Il rapporto di Amnesty International sottolinea come Cipro stia violando le norme internazionali e dell’Unione europea ricorrendo regolarmente alla detenzione di migranti e richiedenti asilo, senza dimostrare caso per caso che questi provvedimenti siano necessari e motivati.

Uno dei casi più assurdi descritti nel rapporto di Amnesty International è quello di Q., un cittadino della Sierra Leone arrivato a Cipro nel 2001, riuscito a fuggire dal decennio di mattanza che aveva sconvolto il paese africano. Nel 2004 le autorità cipriote chiudono il suo dossier, sostenendo che il richiedente si è reso irreperibile. Però, nel 2005, lo arrestano e nei successivi tre anni cercano di espellerlo per quattro volte. Dopo 39 mesi di detenzione, nel maggio 2008 Q. viene rilasciato. Trova un lavoro in nero e nell’ottobre 2010 viene nuovamente arrestato per “permanenza e attività lavorativa irregolari”.
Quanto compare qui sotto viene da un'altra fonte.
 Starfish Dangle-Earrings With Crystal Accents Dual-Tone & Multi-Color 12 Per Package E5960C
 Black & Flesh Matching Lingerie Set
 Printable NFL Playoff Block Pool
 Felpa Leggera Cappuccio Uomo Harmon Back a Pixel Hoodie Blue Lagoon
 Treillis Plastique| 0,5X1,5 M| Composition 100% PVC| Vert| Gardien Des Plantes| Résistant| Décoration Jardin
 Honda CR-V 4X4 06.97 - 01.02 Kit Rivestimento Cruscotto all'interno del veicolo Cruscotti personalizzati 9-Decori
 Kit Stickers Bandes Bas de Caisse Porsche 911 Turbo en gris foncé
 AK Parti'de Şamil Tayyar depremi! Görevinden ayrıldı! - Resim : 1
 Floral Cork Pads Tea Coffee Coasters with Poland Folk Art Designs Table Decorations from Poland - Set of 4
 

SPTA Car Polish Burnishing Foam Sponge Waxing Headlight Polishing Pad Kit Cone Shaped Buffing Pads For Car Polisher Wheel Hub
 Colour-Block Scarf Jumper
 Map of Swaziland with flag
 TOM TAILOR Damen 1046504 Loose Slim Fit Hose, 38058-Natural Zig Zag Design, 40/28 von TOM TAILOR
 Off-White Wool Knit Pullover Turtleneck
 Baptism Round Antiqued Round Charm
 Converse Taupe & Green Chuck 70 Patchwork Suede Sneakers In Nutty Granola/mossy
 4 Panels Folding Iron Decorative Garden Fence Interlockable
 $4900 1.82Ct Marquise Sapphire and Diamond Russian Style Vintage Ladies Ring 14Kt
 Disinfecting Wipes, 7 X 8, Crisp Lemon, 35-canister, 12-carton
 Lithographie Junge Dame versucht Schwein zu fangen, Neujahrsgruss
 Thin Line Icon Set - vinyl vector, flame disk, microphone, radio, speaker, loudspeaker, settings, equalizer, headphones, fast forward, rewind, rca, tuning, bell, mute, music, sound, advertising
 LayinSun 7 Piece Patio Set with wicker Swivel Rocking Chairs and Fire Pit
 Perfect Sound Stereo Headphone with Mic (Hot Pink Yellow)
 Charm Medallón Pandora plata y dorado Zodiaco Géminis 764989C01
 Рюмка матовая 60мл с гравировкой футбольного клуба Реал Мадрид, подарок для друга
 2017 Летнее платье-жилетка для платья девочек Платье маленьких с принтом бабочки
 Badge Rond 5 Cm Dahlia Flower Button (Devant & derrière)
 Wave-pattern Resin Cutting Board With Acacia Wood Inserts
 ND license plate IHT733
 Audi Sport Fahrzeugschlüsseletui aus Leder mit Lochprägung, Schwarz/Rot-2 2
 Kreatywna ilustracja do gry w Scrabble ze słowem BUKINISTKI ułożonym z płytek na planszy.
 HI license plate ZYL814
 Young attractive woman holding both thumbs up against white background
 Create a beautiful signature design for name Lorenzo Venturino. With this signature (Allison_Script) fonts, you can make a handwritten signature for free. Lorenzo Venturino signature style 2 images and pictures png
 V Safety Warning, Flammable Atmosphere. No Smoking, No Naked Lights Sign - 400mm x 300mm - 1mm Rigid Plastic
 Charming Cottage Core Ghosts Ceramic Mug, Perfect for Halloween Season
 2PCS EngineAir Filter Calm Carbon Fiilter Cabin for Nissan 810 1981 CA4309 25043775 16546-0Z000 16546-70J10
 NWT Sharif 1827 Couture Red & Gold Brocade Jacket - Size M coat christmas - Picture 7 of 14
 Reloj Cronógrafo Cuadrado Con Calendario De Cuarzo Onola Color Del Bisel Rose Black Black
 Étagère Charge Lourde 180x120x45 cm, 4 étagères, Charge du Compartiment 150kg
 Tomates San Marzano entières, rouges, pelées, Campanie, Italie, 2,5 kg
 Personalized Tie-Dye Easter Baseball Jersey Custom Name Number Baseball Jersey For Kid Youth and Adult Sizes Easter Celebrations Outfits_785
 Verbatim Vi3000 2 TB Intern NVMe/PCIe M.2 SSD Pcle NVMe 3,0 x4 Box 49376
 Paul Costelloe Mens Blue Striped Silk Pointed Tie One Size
Nell’agosto 2011, Q. vince un ricorso presso la Corte suprema, che giudica eccessivamente lungo e immotivato il periodo di detenzione trascorso negli anni precedenti. All’uscita del palazzo della Corte, viene nuovamente arrestato, sulla base di un mandato di cattura che reca la data del giorno precedente a quello della sentenza.

Alla fine, nel febbraio di quest’anno, Q. viene espulso in Sierra Leone.

Cipro ha vinto così la sua battaglia contro Q.